# What's the impact of an Australia-sized continent near South America?

I have an idea for a story set in an alternate world where an Australia-sized continent exists near South America, near Chile.

Question: what would the climate of this world would be, if this continent existed?

Approximation using true size website:

A short description of the continent: it forms by a meeting of three separate landmasses. That created a great plateau around the highest peak making up 35 percent of the total land. Around the tips of the island, particularly in the northeast and southwest, there's Appalachian like mountains. The southern land extends way into polar circle.
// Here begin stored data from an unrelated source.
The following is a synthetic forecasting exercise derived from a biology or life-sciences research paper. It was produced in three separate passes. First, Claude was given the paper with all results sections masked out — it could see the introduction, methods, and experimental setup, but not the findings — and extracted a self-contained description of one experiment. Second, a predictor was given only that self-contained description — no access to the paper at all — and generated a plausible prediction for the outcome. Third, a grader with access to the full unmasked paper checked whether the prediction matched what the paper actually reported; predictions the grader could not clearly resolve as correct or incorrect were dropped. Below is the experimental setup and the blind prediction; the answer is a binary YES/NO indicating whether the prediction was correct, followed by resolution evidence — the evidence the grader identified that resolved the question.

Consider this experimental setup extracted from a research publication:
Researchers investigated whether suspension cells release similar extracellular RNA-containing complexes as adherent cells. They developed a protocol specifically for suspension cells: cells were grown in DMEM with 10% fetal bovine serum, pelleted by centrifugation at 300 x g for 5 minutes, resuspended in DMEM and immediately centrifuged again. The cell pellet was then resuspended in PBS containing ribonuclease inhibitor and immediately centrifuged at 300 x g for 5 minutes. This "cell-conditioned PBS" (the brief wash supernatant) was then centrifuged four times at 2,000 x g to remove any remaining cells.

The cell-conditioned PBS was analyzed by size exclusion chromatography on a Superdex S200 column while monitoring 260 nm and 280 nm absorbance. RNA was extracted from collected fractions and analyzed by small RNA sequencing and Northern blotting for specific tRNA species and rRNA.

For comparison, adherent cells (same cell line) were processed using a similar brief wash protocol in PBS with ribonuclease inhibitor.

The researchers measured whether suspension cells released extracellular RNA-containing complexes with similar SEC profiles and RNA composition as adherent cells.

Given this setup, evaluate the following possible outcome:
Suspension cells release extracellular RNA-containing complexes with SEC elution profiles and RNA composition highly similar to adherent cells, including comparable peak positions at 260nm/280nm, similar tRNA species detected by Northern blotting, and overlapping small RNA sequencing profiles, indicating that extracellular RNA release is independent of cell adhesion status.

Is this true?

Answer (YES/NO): NO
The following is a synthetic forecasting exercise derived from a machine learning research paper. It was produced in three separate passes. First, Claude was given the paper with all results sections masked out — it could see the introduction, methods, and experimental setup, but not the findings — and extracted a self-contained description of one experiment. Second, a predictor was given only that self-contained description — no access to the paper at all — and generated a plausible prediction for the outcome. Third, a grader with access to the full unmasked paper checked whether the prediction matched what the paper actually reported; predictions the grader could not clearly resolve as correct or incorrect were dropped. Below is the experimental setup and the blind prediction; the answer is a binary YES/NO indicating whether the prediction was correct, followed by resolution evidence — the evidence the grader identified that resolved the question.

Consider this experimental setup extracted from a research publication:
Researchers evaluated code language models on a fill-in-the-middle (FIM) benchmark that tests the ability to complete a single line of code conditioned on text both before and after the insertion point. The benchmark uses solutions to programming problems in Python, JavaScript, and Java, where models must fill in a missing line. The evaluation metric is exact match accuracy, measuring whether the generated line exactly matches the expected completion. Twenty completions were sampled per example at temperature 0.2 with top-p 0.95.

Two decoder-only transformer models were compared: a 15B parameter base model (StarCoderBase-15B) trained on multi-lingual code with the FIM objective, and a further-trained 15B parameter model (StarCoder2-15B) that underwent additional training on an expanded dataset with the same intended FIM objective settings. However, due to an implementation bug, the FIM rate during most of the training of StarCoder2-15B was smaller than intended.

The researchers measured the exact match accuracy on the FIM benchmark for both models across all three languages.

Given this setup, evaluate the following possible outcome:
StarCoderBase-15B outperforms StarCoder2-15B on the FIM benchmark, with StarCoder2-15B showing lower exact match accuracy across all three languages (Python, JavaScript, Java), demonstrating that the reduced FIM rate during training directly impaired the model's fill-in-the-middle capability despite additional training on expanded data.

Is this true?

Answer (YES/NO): YES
A very rough drawing of the land:

more context :

1. they formed from three sunder land plateau.
2. the highest peak is around 5000 m tall.
• The size of the continent is not the consideration. You also have to define its geography. In particular the extent (area covered) and height of it's mountain ranges. (I'm assuming of course that your continent is not identicle to Australia in that regard.)
– Mon
May 4, 2022 at 10:55
• How does the continental shelf look like? Is ist close to the continent? Or does it connect to the other continents? May 4, 2022 at 11:07
• an edit was made May 4, 2022 at 11:16
• Impact on whose climate? I can tell you without a shadow of a doubt that an island the size of Australia off the coast of Chile would have exactly zero impact on the climate of China, or Europe, or Russia. May 4, 2022 at 17:01
• I mean, Antarctica is an "Australia-sized continent near South America, near Chile," just sayin'.
– stix
May 6, 2022 at 17:08

The biggest contributors to climate in the context of what you are putting forth, would be the disruption of ocean currents in this region of the globe. the 2 most important The Arctic Circumpolar Current and the South Pacific Gyre. Your land mase looks to be situation directly in the middle of the South Pacific Gyre. To make any prediction (even then would be complete guess work without a super computer) of how this land mass would have on climate you will have to state what the geography of the sub sea continental shelf. How shallow is the seafloor in the regions these currents now flow?

Without the South Pacific Gyre cool water would not be picked up from the south and brought north, thereby heating the northern pacific rising evaporation between your content and south america. Or the Mentor curent (part of the gyre that flows up South America's west coastline may instead be diverted up the coastline of your content. heating the SA coast causing greater rainfall in that region.

All if this is guess work and it gets even worse the farther out you get. Disruptions in the much talked about el nino cycle could have drastic effects as far as Australia Asia and North America.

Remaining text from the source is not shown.